### TEXT SECTION
Deputy Leader of Plaid Cymru
- In office 23 October 2018 – 27 June 2023 Serving with Rhun ap Iorwerth
- Leader: Adam Price Llyr Gruffydd (acting) Rhun ap Iorwerth
- Preceded by: Elin Jones (2016)
- Succeeded by: Delyth Jewell

Member of the Senedd
- Incumbent
- Assumed office 5 May 2016
- Preceded by: Alun Ffred Jones
- Constituency: Arfon (2016–2026) Gwynedd Maldwyn (2026–)
- Majority: 8,642

Plaid Cymru portfolios
- 2024 – 2026: Housing and Planning
- 2021 – 2024: Lead Designated Member in the Co-operation Agreement

Personal details
- Born: 19 June 1956 (age 70)
- Party: Plaid Cymru
- Alma mater: Aberystwyth University Cardiff University

= Siân Gwenllian =

Welsh politician

Siân Gwenllian is a Welsh politician who has served as Cabinet Minister for Local Government, Housing and Planning since 2026. A member of Plaid Cymru, she has been a Member of the Senedd (MS) since 2016, representing Gwynedd Maldwyn since 2026 and previously Arfon

== Early life and career ==
Gwenllian was educated at Friars School, Bangor and at Aberystwyth and Cardiff universities. She was then a journalist with the BBC and HTV in Bangor before becoming a county councillor for Y Felinheli, the village where she was brought up and currently lives.

Between 2010 and 2012 she was responsible for the authority's finance portfolio. Between 2012 and 2014 she was Cabinet Member for Education, lead on children and young people, and was deputy leader of the Council. In 2014, she was appointed Gwynedd Small Business Champion, responsible for promoting this sector of the economy in Gwynedd.

== Senedd career ==
Gwenllian represented the Arfon constituency in the Welsh Parliament. She was elected for the first time in 2016, and was re-elected in 2021 with a majority of 8,642 votes.

Gwenllian previously held the portfolio for Local Government, the Welsh Language, Equalities and Planning in Plaid's shadow cabinet in the 5th Senedd.

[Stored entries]
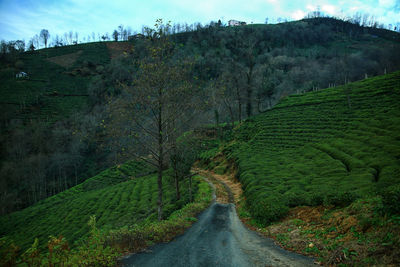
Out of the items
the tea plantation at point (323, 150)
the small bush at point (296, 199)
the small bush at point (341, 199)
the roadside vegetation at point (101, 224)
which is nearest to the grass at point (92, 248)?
the roadside vegetation at point (101, 224)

### PROBLEM
Answer these questions from the text about Siân Gwenllian:
1. For which village was she a county councillor?
2. Who preceded her as Member of the Senedd?
3. Which portfolio did she hold on the authority between 2010 and 2012?

### SOLUTION FOR THIS EXERCISE
1. Y Felinheli
2. Alun Ffred Jones
3. Finance